We’ll be having chicken, beans and rice for lunch today. I hope the Kindle arrives soon because I want to go downtown this afternoon and put my feet up for a spell.

I deserve that. I’m verily pooped.

Another move south

For years I’ve been moving my entire life south of the border, little by little. That is to say, if I can do it down here, why should I continue doing it from up there? That is what most Gringos living in Mexico do, it seems. They have many lifelines, or rather that’s how they think of their continued connections to the United States.

Some examples of my American disconnect is that I have no U.S. driver’s license. I have no U.S. bank account. I have no U.S. mailing address if you don’t count a mail drop I’ve kept for almost 20 years in Miami because, at first, I needed it, but I’m needing it less and less, and I anticipate canceling it in two more years. The only reason I need it now is to have a U.S. address on my IRA account at The Vanguard Group, a necessity.

Vanguard had no problem with my correct address here in Mexico till 2014 dawned, and the FATCA law was dumped on us by the inept Obama Administration, a move intended to crack down on drug dealers and money launderers but which hosed retirees living outside the United States more than anything.

Long story short, my U.S. bank, a California branch of Mexico’s Banamex, summarily canceled my account, and Vanguard looked like it was going to follow suit till I provided the Miami address. We opened an investment account at Mexico’s Actinver in my child bride’s name and, to minimize the tax blow, I’ve been transferring money little by little since 2014. I’ll be done next year, and the Miami address can be canceled along with the Vanguard account, which I’ve had for over 35 years.

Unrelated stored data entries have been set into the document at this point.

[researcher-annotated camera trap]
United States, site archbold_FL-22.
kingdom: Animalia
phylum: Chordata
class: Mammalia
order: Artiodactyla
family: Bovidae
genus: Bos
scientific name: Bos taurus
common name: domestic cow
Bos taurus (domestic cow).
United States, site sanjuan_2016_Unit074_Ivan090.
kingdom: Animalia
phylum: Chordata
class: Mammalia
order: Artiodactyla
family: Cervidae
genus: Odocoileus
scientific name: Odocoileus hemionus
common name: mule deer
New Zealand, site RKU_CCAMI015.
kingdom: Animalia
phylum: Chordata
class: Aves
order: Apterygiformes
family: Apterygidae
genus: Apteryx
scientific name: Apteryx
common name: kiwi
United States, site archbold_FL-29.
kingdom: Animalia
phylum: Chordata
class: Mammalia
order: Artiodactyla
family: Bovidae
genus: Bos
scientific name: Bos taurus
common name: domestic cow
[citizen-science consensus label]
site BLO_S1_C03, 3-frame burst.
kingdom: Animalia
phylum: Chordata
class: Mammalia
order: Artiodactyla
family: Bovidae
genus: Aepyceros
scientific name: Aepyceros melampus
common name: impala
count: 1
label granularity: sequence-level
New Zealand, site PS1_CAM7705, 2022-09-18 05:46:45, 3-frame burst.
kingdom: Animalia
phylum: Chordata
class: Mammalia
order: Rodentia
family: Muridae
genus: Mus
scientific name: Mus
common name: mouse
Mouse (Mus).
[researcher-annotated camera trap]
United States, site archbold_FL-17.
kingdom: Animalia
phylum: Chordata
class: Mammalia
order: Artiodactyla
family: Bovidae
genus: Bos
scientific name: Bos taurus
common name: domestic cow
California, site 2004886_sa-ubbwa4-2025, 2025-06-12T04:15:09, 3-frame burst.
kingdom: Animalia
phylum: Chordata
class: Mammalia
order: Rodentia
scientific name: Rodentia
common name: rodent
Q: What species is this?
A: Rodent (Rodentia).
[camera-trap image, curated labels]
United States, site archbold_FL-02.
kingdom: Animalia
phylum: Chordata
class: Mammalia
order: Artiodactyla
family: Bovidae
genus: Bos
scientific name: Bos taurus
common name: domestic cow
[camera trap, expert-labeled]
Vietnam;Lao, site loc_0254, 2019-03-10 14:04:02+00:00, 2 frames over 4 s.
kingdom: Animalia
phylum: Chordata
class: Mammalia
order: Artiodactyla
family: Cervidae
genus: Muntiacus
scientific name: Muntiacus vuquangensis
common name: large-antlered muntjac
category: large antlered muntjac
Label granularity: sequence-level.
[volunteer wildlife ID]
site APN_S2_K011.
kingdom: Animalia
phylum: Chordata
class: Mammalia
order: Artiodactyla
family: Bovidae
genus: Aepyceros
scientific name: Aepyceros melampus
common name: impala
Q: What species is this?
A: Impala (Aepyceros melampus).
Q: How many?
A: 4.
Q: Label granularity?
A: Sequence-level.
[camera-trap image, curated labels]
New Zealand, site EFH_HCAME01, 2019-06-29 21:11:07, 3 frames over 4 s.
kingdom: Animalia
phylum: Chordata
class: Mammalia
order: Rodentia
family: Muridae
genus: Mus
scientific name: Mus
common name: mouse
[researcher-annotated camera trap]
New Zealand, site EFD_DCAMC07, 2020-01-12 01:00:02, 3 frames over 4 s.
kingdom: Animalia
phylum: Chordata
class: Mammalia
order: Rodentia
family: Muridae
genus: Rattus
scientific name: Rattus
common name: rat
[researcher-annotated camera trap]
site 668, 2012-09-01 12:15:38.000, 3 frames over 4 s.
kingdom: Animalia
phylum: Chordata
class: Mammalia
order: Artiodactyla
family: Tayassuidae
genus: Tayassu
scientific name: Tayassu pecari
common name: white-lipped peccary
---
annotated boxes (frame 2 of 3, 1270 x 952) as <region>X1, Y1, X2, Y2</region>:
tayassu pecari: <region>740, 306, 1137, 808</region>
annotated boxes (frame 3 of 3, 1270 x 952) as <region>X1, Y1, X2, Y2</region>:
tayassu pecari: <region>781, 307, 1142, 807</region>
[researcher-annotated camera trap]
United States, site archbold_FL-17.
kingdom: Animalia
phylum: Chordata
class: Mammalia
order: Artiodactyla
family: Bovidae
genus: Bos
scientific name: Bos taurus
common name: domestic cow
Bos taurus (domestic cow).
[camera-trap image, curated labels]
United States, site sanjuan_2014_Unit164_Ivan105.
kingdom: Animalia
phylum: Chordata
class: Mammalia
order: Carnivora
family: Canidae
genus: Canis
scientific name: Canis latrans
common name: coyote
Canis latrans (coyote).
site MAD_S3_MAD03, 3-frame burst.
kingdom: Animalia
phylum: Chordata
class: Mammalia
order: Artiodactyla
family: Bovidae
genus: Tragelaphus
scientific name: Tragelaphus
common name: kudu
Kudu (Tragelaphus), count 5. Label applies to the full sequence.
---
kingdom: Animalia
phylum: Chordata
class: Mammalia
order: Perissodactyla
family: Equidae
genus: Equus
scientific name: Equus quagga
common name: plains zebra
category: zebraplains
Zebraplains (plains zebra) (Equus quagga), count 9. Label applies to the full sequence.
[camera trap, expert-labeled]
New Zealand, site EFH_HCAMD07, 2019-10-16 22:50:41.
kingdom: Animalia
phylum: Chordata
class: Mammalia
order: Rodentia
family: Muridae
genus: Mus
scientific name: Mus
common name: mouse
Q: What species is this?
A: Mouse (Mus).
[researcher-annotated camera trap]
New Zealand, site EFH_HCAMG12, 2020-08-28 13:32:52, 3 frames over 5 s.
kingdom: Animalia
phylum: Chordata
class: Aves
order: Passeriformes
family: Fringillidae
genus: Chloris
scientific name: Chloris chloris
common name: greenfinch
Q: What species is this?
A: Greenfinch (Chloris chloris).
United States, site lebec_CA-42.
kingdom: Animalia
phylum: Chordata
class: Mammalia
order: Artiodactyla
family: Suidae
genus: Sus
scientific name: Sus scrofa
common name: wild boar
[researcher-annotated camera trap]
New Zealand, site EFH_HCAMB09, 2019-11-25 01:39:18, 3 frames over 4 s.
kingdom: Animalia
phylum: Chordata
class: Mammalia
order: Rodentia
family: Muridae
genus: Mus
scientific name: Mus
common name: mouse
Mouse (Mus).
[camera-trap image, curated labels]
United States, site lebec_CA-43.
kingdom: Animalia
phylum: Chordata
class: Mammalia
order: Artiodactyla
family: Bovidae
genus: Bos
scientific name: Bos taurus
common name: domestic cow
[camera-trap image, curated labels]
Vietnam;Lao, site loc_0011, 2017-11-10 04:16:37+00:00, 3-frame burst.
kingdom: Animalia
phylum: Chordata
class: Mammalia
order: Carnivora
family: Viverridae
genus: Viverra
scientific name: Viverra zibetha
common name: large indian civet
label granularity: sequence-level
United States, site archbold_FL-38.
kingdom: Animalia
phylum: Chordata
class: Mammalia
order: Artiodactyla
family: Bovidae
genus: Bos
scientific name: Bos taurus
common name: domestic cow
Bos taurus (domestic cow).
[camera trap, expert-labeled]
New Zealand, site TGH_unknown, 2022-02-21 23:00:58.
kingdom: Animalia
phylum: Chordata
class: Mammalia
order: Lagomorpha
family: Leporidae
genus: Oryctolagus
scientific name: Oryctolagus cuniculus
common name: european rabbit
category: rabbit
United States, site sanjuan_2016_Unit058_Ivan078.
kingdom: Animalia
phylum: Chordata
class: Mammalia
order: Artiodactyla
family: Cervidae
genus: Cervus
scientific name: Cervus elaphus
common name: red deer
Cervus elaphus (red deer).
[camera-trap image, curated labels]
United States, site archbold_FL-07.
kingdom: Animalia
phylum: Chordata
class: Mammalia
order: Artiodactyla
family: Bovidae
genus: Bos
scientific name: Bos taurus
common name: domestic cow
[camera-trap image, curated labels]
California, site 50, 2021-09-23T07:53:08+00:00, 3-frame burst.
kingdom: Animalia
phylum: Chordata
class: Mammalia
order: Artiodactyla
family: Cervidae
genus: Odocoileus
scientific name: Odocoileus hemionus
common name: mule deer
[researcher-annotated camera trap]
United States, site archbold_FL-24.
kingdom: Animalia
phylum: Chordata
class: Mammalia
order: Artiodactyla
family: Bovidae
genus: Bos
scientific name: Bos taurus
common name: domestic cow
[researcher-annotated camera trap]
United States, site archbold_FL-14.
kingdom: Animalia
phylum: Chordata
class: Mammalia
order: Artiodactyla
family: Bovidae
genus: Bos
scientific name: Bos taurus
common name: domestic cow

Another move south? Says the headline up top. It’s a biggie for me. My Kindle committed suicide a couple of days ago, so I went to the U.S. version of Amazon to order another, which is what I’ve done since the dawn of Kindle. I’ve had about five Kindles, plus I also order my digital books in English from the American version of Amazon.

They balked at shipping the Kindle I wanted to my Mexican address in spite of initially saying it would ship to Mexico. Well, darn! I turned to the Mexican Amazon. I knew Kindles are available there, but would I have access to the thousands of English books for sale on the U.S. website? I suspected not. I was mistaken.

So my new Kindle is en route from Mexico City, and it will not only get to the Hacienda quicker, the e-reader and accompanying cover cost less than the same order from above the Rio Bravo even if it had been shipped to a U.S. address. This all puts a smile on my face. Another departure from America and its increasing craziness.

It will arrive on Monday. “Guaranteed!”

Amazon opened its Mexican version five years ago.